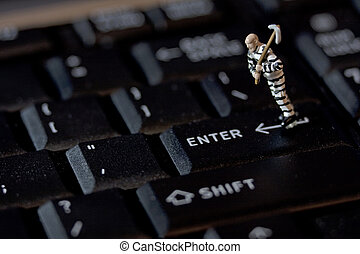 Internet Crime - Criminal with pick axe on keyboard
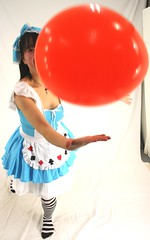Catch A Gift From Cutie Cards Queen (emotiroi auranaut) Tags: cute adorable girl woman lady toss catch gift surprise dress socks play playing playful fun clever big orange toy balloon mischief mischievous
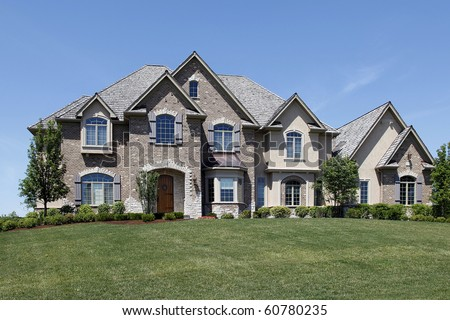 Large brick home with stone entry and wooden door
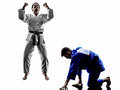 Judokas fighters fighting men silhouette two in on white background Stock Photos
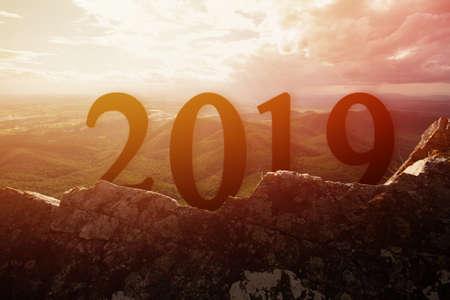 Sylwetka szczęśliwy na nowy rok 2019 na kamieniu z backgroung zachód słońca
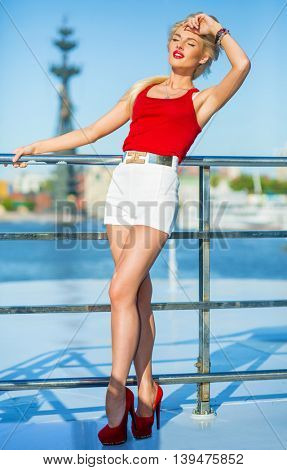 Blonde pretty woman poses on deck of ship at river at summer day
========
When you reproduce the entries above, keep every word exactly and leave out each picture.

 Internet Crime - Criminal with pick axe on keyboard
Catch A Gift From Cutie Cards Queen (emotiroi auranaut) Tags: cute adorable girl woman lady toss catch gift surprise dress socks play playing playful fun clever big orange toy balloon mischief mischievous
 Large brick home with stone entry and wooden door
 Judokas fighters fighting men silhouette two in on white background Stock Photos
 Sylwetka szczęśliwy na nowy rok 2019 na kamieniu z backgroung zachód słońca
 Blonde pretty woman poses on deck of ship at river at summer day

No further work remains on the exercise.